The sociologists Michel Crozier and Erhard Friedberg taught us that organizations are spaces where a structured game takes place in which the actors deploy strategies in order to influence the system according to their own interests (Crozier and Friedberg 1977). The actors are thus inscribed in indeterminate zones of the system and take advantage of this incertitude to increase their power and room for maneuver while reducing that of their competitors.

Each actor thus takes advantage of the resources at hand within the system to increase his power. These can be formal resources constituted by the functions and prerogatives that are ascribed to them. It can also be theoretical and practical knowledge inherent to their activity.

But these resources go well beyond the elements found on the stage, front-and-center, that were already mentioned. Since an investigation is an information system, mastery of this strategic resource acquires an essential importance. The latter underpins three other resources: the ones consisting of occupying a strategic location in the system’s operations, that of authorizing the allocation of time to it, as well as the necessary resources, and that of avoiding being easily replaced in the job (ibid.).

In light of this criteria, despite an occasionally important role, certain “erratic” actors are automatically disqualified.

First, private entities have a limited role that prevents them from having any real influence on the system. The victim has become, over the course of history, a secondary actor for the proceedings; suspected of having vengeful feelings, he is given limited powers and the simple right to compensation. The suspect has more important guarantees for his defense. But as an involuntary actor, he suffers the penal process more than he controls it.

Second, the lawyers of the victim or the suspect are permanent and professionalized participants in the legal system. Their categorical interests go beyond the individual interest of their clients. The collective capacity to structure their profession and rise as an influential group allows them to play a role in the legal process and its evolutions. The recent reforms of French law give defense lawyers a more active role at the start of the legal process, as early as the police questioning phase. Nevertheless, these powers remain reactive and restricted throughout the investigative phase of the proceedings. They allow them to take more initiative during the accusatory phase.

Third, although essential to the proper functioning of justice, experts and service providers also maintain an erratic role within the legal system. Though the influence of the expert grows in the handling of a litigation that becomes increasingly technical, his interventions remain punctual and irregular. Weakly structured, put in competition with each other in a system of economic and symbolic gratification with respect to legal bureaucracy, these contributors to justice cannot claim to play a central role within the legal process.

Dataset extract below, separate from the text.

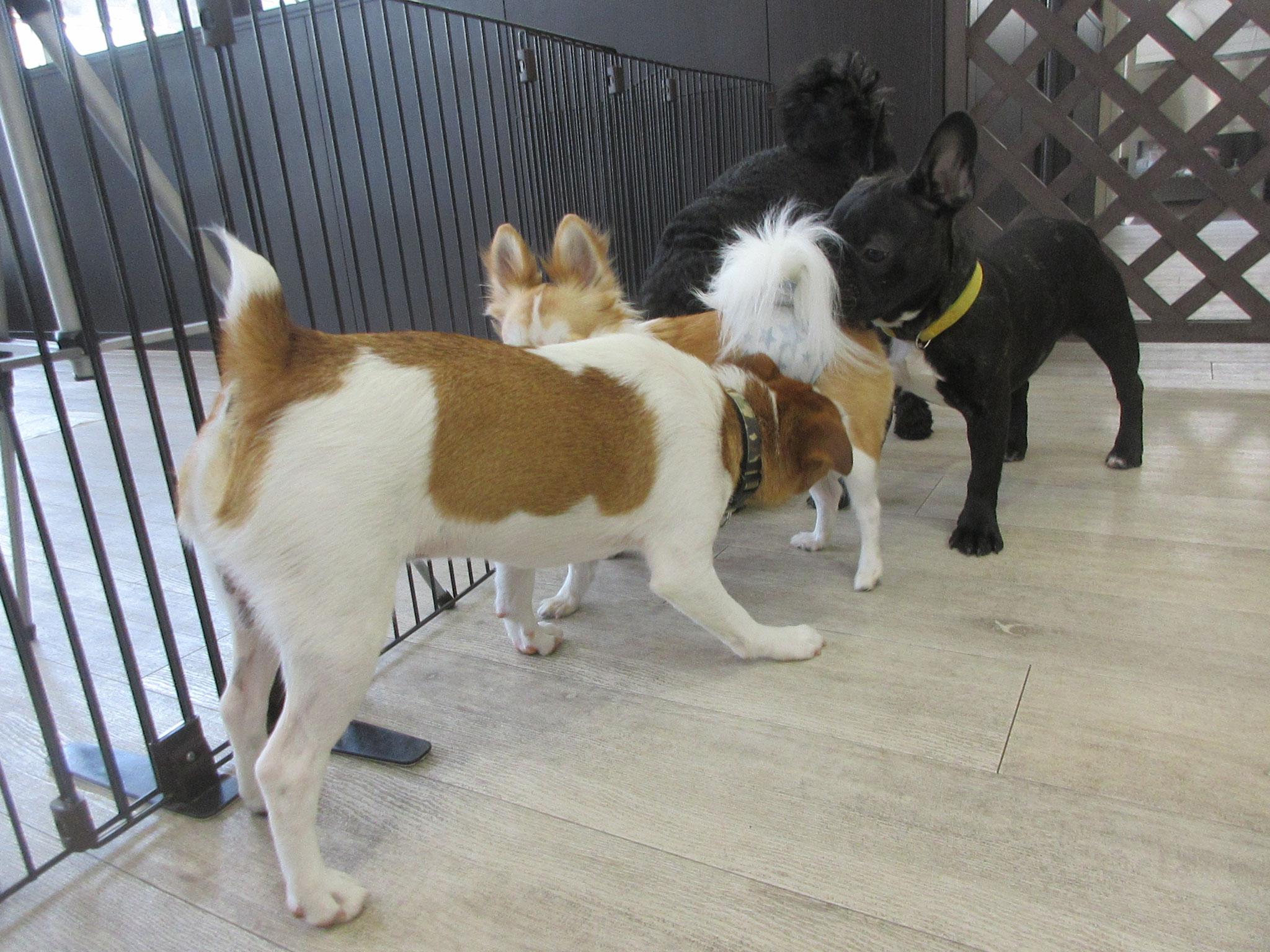 犬の保育園Baby・犬・犬のしつけ・犬の社会化・お預り・習志野市・八千代市・船橋市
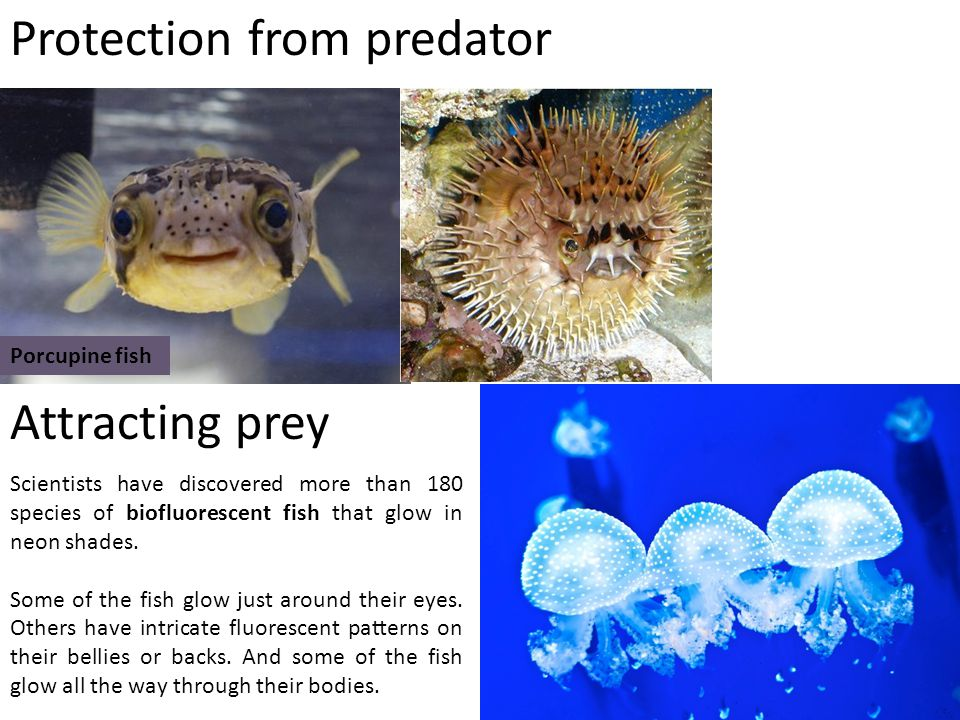Porcupine fish Protection from predator Scientists have discovered more than 180 species of biofluorescent fish that glow in neon shades.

Finally, the media and the public weigh in on the unfolding of such affairs. This influence will probably grow with the development of social networks and the relative marginalization of traditional media. Nevertheless, this influence remains punctual and does not stretch out beyond the affairs it takes interest in.

Only three actors are thus in competition to play a significant role within the investigative process: the legal authority, the police hierarchy and the investigator himself.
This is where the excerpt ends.